Braley also values the diversity she sees there: members come in all shapes, sizes and colors, and they wear whatever they’re most comfortable in.
“I would say what you look like is very much deemphasized, and there’s very little in the way of people dressing up in their workout gear,” she said. “When I first started going there, I would see large-sized women that I knew were really fit, running on the treadmills and working out, and it just made me think about how being fit isn’t always reflected in our body size.…[The Y] feels like a very welcoming place for people of any ability and it really does reflect the neighborhood that it’s in.”
More than a floor and four walls
Sometimes you don’t have to go looking for the right health club—it finds you. Kristine Holmgren, chaplain at the Shakopee Women’s Prison, found her gym, the SweatShop in St. Paul, after both her college-age daughters got part-time jobs there.

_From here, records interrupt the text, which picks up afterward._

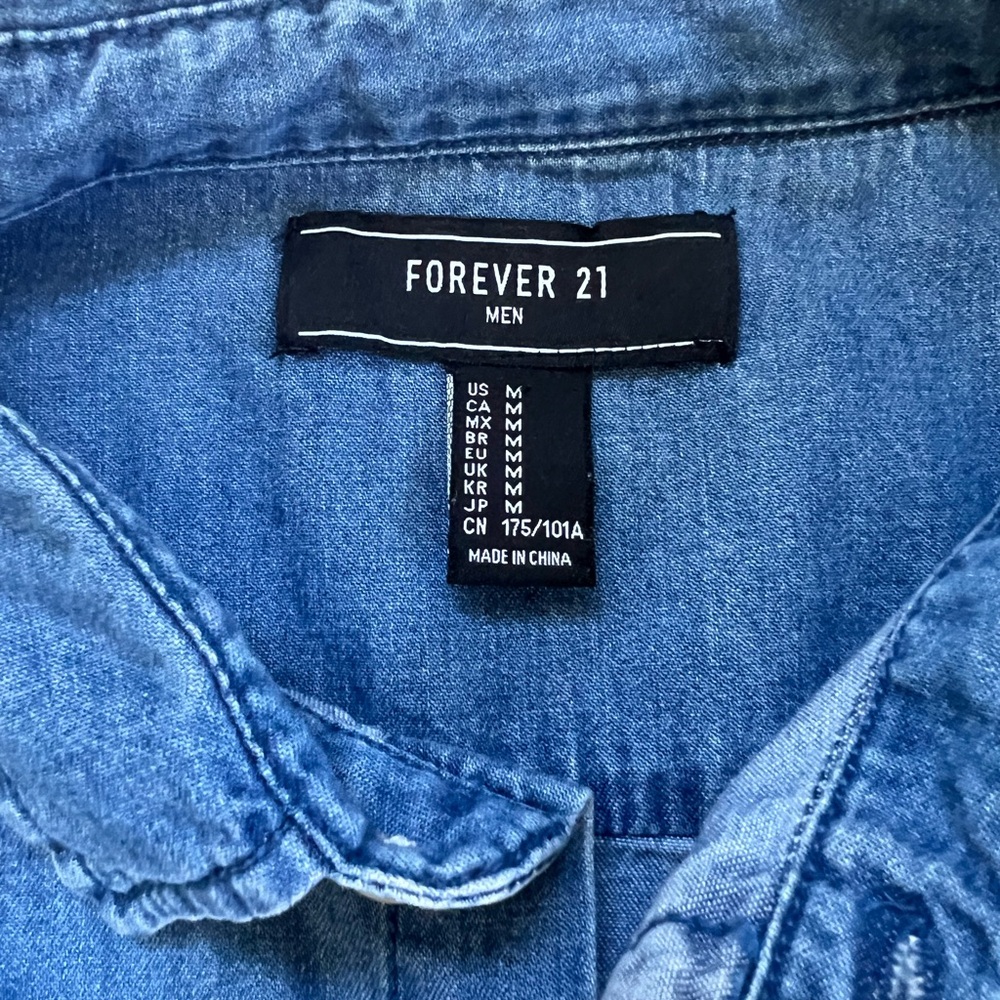 Forever 21 Men’s Blue Casual Button Down Jean Shirt - M - Picture 7 of 7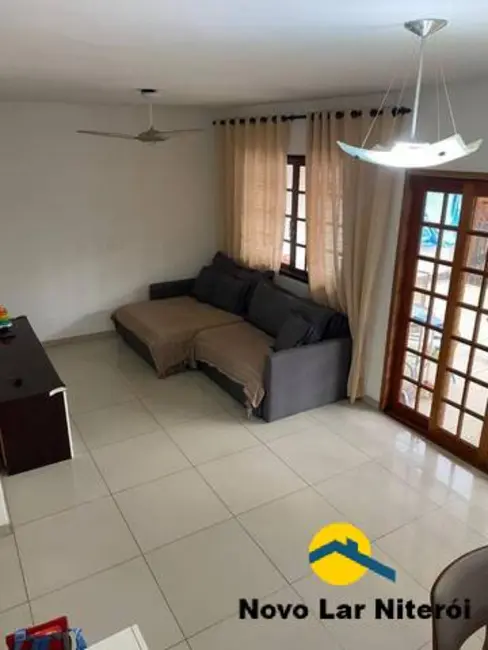 Foto 2 de Casa com 3 quartos à venda, 72m2 em Maria Paula, Sao Goncalo - RJ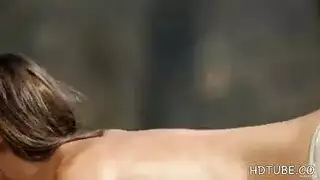 فاتنة المظهر الرائعة هي الحصول على ديك شريكها الكبير في أعماق كسها المفتوح ، بدلاً من صديقته.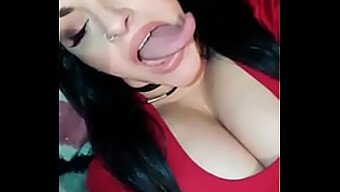 18+ Teen Babe Gets A Long Tongue And Throat Show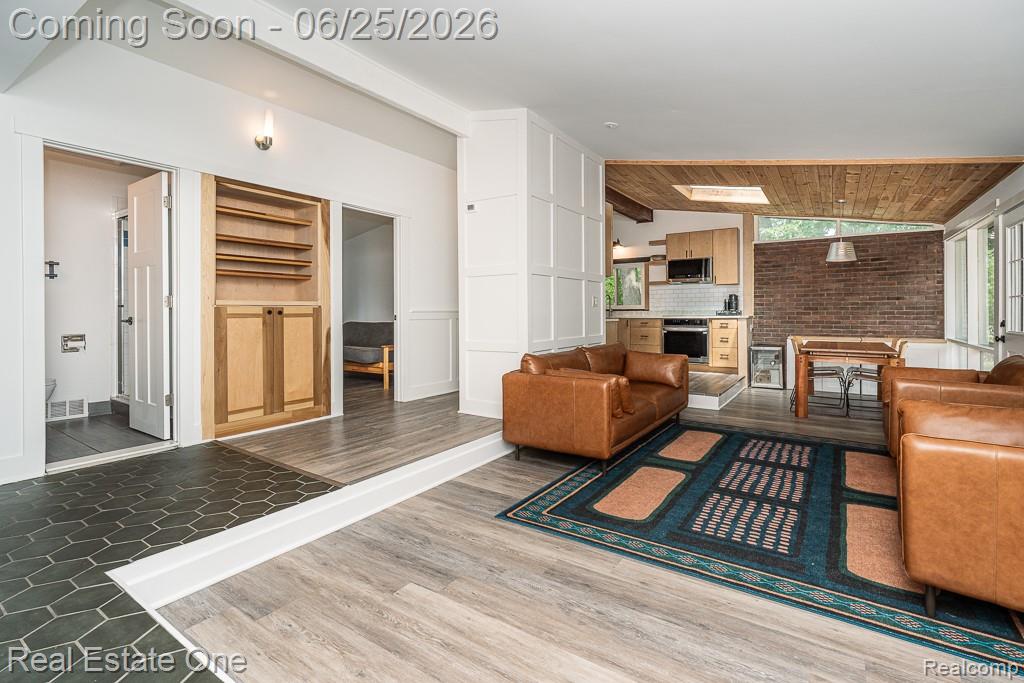 23540 Majestic, Oak Park, MI 48237 — Photo 4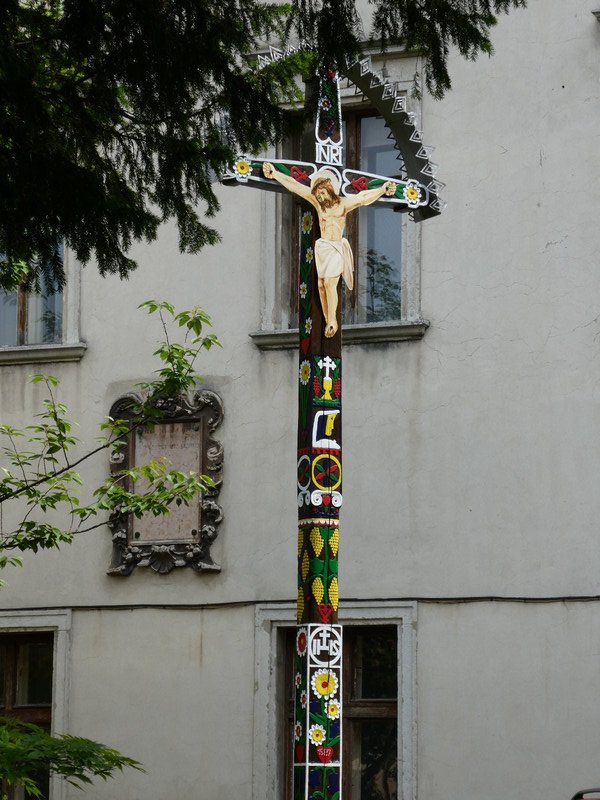 Jesus' cross looks chirpy--almost looks like a totem pole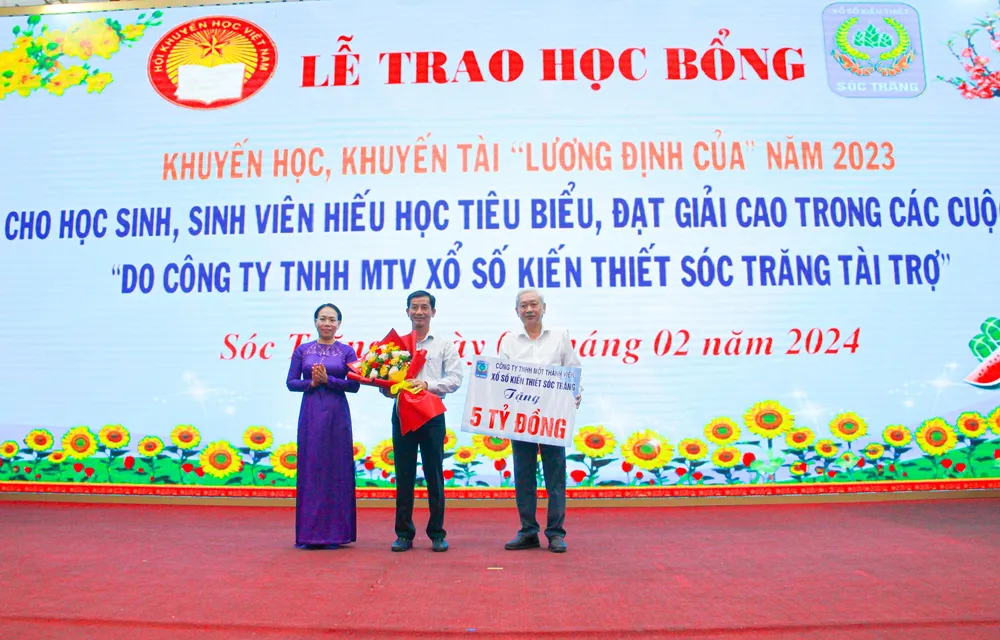 cong-ty-xskt-soc-trang-tiep-tuc-dong-hanh-cung-hoc-bong-khuyen-hoc-khuyen-tai-luong-dinh-cua-nam-2024-voi-tong-kinh-phi-tai-tro-la-5-ty-dong-2195.jpg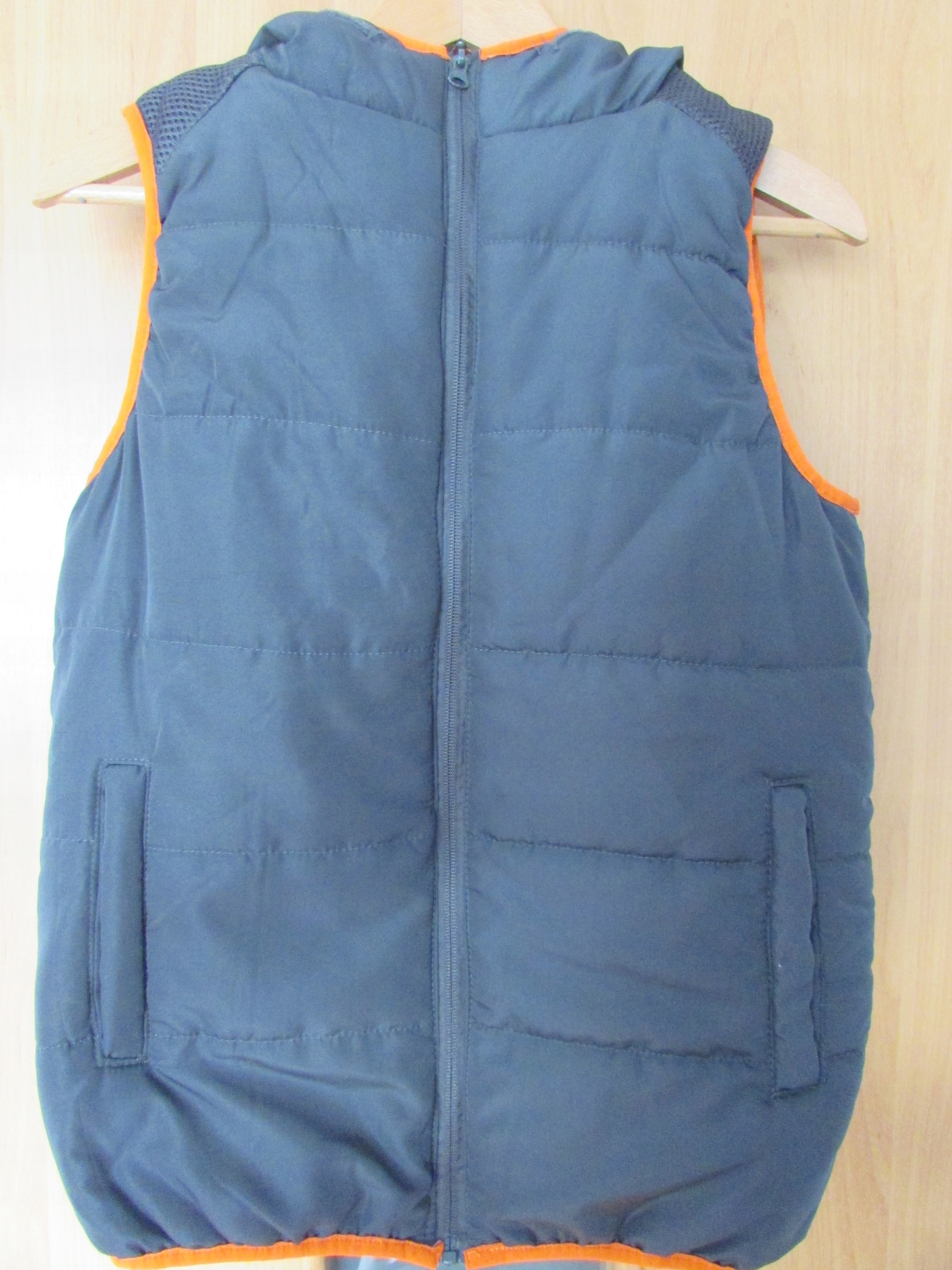 Bezrękawnik pikowany dziecięcy BOYS Roz. 164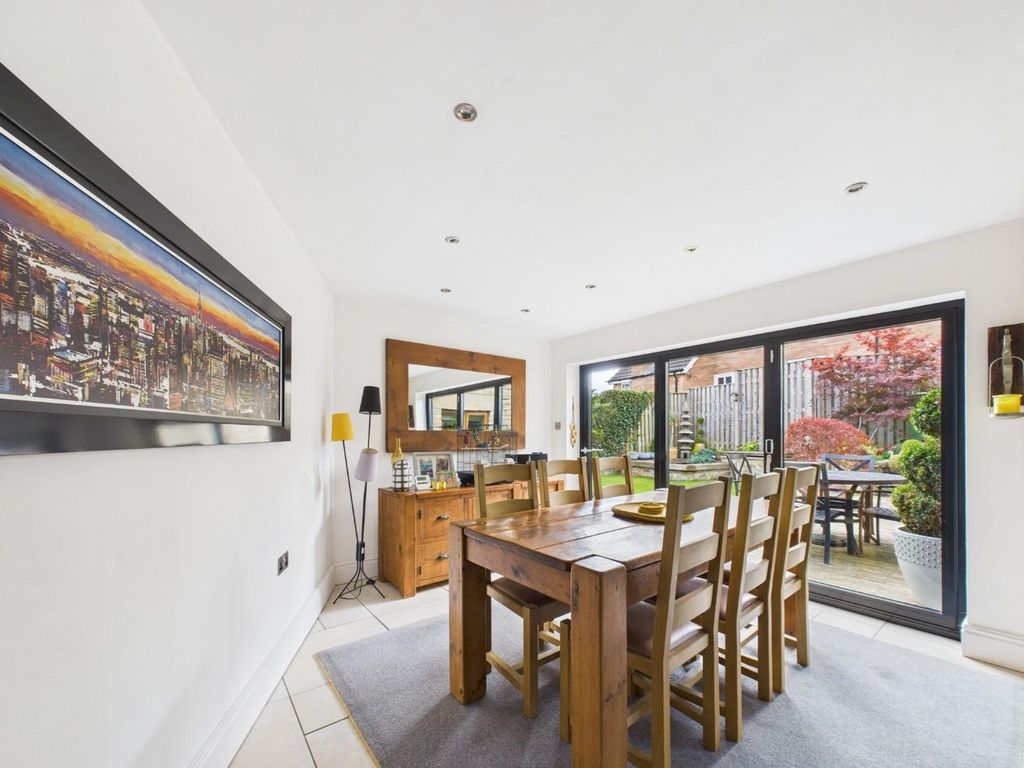 Property photo 3 of 25 Dining Room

Holmgren, like Braley, is an outdoor enthusiast who counts Nordic and downhill skiing among her hobbies. She lives near Como Lake, and in the summer she swims almost every day. What she found at the SweatShop was more than a place to exercise: she found a community of strong women who were supportive of her and good role models for her daughters.
“At the health club, my children were welcomed as the capable, dependable, thoughtful young women they are,” Holmgren wrote in an email. “The encouragement was powerful. It supplemented my parenting in much the same way a man might have—encouraging, uplifting and challenging my daughters in ways I did not know and could not anticipate.”
The girls’ father had left the family a few years before, said Holmgren.
Holmgren’s youngest daughter, Claire, still works at the SweatShop and will graduate from Macalester College this spring. She plans to attend law school in the fall. Grace, the older sister, is in a Ph.D. program in social psychology at the University of Minnesota and officially resigned from the SweatShop last spring, but she’s still on call and works occasionally.
Her girls’ success is partly due to their relationships with the SweatShop members, Holmgren believes. “The women who work out at the SweatShop are a family of self-reliant, independent and thriving entrepreneurs, business women, political and social advocates and feminists,” wrote Holmgren. “They are also beautiful.”
Things to consider when choosing a gym
How much is a membership? Are there additional fees for child care, the pool or the tennis court?
Some health insurance companies reimburse part of the membership fee (typically $20 per month) if you go at least eight times a month.
Some employers help with the cost, too: Michele Braley uses the Hennepin County’s Sick Leave For Fitness program, which allows her to trade in unused sick leave for cash that she can use to pay for her Y membership or for fitness equipment.
Will the gym be open when you want to work out?
Is child care available? Is there a fee? Is it clean, safe, welcoming and staffed by people with experience?
Do you want to bring your whole family to work out or play? Is the fitness center set up to accommodate this?
Is the gym near your home or work? Another way to think about this is: how much time are you willing to spend driving to and from your gym?
Does the place have the facilities and machines you want? Are you looking for a track, a pool, a racquetball court? Are there enough machines so that you won’t be waiting around to use one? Maybe you’d like to try yoga, Pilates or aerobics: does the fitness center offer classes or workshops?
Does the staff make you feel welcome? Are they helpful? How about the members: is there a level of community (or solitude) that you’ll feel comfortable with? What’s the dress code like? Are the machines clustered together or in a row?